2. Overdoing the thank yous
So many speeches use the first minute thanking everyone for coming, giving shout outs to each family member and listing where they’ve travelled from (even if they live around the corner). While it’s certainly okay to thank a select few VIPS—parents, grandparents, best man/maid of honor— don’t squander your time thanking everyone and their mother. Undoubtedly you will leave someone out and feelings can get hurt. And don’t be afraid to thank people toward the end of the speech when you’re wrapping up. This way you can use the start of the speech to really grab people’s attention.
3. Overstaying your welcome
When the bride and groom ask you to give a speech they’re only loaning you the microphone for a finite amount of time. Do everyone a favor and talk for only three to five minutes and then graciously sit down.
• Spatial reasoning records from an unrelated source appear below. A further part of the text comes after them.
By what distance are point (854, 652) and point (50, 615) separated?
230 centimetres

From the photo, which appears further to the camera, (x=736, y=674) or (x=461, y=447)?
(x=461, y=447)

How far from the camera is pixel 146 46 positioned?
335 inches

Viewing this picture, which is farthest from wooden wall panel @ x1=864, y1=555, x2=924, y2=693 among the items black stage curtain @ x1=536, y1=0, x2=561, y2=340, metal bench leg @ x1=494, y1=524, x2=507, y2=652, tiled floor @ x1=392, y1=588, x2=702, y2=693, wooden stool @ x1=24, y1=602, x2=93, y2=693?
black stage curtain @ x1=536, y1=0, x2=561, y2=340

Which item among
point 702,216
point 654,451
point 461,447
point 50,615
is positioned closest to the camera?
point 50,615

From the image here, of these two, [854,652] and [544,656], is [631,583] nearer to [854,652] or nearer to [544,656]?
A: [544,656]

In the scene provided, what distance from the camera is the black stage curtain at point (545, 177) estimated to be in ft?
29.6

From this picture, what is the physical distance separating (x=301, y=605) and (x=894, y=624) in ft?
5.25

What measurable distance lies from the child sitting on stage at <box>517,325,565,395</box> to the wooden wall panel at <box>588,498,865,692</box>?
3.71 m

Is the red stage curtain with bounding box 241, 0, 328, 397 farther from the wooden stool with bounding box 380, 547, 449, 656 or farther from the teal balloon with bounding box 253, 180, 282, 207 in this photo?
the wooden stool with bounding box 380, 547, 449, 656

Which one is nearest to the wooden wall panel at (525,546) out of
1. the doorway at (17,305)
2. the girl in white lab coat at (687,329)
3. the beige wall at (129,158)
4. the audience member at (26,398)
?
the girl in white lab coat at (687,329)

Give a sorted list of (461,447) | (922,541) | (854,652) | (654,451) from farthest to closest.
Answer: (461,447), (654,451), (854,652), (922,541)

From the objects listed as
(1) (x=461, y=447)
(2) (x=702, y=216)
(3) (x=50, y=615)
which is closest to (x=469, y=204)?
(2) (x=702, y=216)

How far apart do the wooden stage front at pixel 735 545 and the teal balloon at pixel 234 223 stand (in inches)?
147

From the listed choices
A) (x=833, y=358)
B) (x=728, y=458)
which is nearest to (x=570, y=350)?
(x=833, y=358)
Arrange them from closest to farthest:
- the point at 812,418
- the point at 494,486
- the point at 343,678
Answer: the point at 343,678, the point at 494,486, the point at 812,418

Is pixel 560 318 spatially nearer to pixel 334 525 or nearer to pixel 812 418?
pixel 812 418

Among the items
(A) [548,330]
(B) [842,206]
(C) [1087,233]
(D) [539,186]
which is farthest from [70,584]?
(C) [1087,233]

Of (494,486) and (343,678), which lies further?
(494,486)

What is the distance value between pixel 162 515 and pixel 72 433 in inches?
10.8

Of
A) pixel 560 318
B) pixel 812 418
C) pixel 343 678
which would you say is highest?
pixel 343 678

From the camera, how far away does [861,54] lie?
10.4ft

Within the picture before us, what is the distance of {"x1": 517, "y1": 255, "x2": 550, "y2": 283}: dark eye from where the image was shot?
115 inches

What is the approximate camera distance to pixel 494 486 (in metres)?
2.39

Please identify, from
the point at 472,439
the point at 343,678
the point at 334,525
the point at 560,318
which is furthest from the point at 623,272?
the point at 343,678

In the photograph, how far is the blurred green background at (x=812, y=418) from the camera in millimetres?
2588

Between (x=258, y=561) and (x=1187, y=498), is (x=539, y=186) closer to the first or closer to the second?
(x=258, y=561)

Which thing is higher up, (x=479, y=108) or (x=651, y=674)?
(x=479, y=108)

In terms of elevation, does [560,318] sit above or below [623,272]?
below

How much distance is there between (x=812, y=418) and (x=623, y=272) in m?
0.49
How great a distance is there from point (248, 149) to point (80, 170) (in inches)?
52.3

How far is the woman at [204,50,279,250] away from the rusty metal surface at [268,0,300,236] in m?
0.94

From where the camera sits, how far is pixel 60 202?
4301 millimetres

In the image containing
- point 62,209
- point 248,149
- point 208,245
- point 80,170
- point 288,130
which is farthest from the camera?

That’s long enough to be humorous and heartfelt, and short enough to make a lasting impression without stealing the spotlight.
4. Cringe-worthy storytelling
This is not a time to share embarrassing stories about how your sister used to hide her bra in her sock or how your friend gave new meaning to partying on Spring Break. This is also not a time to share a collection of memories (even if they’re appropriate) without tying them all together. The best speeches follow a simple storytelling approach: they have a beginning, a middle and an end. Remember that you want to leave everyone smiling and feeling good, not cringing and counting the seconds until the speech is over.
5. Winging it
Perhaps the biggest mistake is deciding to be spontaneous and say whatever comes to mind. Even if you have the best of intentions it will never come out sounding as articulate as if you prepared in advance. Speaking at a wedding is an honor. Do it justice by taking the time to write out your speech and practice it several times aloud so that you’re 100% ready when you’re called up to the microphone.